Being A Man
Being A Man
I remember the first time I cried
I was with one of my girlfriends
A girl who was my friend “girlfriend”
She was like can you cry?
It’s not only her reaction
I saw most of the people giving an unusual reacting
When they saw men crying
Just to inform
We are also made of the same organic matter
that you are made of.
We are Men, not the Ironmen
Even ironmen have cried
To the one who says men don’t cry
Just know
Blood flows through our veins, not the Aspirin
In the middle of the night
Covered me with a blanket
Wetting my pillow
Holding my voice
I cry
I cry for having a bad day
I cry for being ignored
I cry for every small thing I lost
I cry for not having my favorite food at lunch
I cry for not getting that one call that I waited for
I cry for being ignored by that one person
It’s how my half of the night is passed
Then I wake up
With a smile on my face.
I cry at night when I’m alone
That doesn’t mean I’m afraid of crying in front of people
It’s just I don’t want to shed my tears in front
The one who can’t understand it
It’s not just the tears that come out
of eyes when one cries
it’s their emotions
the emotions that heart can’t hold on to more
the emotions about which the mind can’t think anymore.
So, please
Sop saying that man don’t cry
Tears aren’t the indication to decide gender.

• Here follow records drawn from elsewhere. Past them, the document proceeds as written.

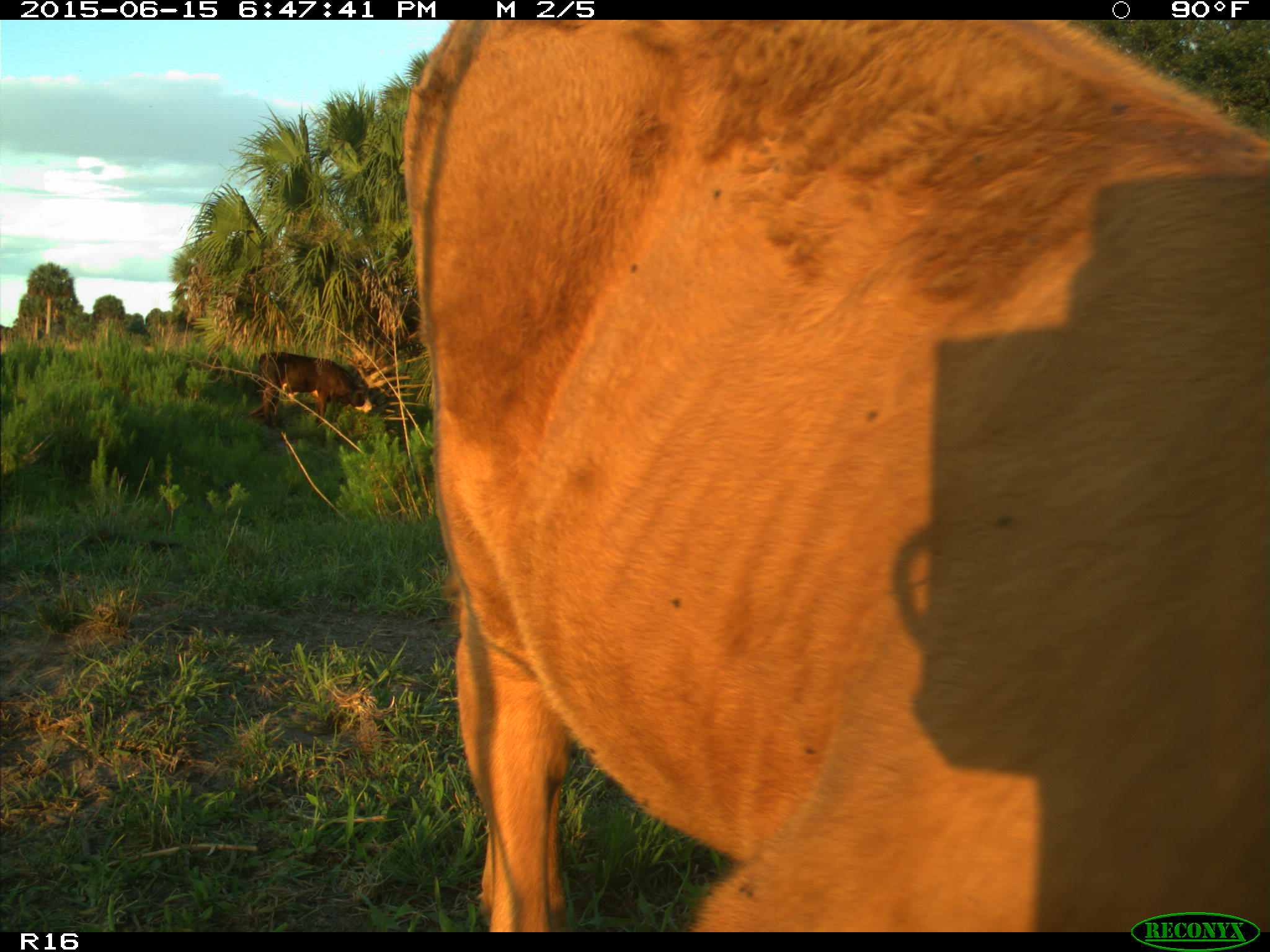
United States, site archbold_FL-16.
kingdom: Animalia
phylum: Chordata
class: Mammalia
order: Artiodactyla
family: Bovidae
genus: Bos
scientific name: Bos taurus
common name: domestic cow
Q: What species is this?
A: Bos taurus (domestic cow).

Besides no one is born with a smile on their face
We all are born with a crying face! mostly
I’m judged for almost everything I do
If I cry my manhood is questioned.
If I treat women with chivalry,
I will be called as desperate
If I do things without asking(discussing) I’m selfish
If I deny doing anything I’m not interested.
For me Being good
Is
Being suffocating.
People can't see you the way you see yourself
And you can't see yourself the way people see you.
Having a smile on your face doesn't mean you are happy.
Doing things on time doesn't mean you are fine
Stuck in the riddle soo called the life
Darkness, hopelessness, and loneliness being my best
friends
Making me feel paralyzingly numb
It's not easy to explain
What's going on in my brain.
Never want to open my eyes in the morning but one second
Can you sleep in every past night?
Sleep being my enemy
Which doesn't come to me
Giving me the scars that don't bleed
My nights are passed
In long talks with myself
About how things should have been
But couldn't be
Then There comes the morning
Rushing to start the day
Should I wear a shirt or a t-shirt?
The red one or the black
What people will think
And the day passes in thinking thinking and thinking
At last, no one cares
People are least worried about the way they hurt you
The only thing they point it is the way you react to it..
You can break up if it's a relationship and move on
But how to move on from these thoughts, feelings, emotions?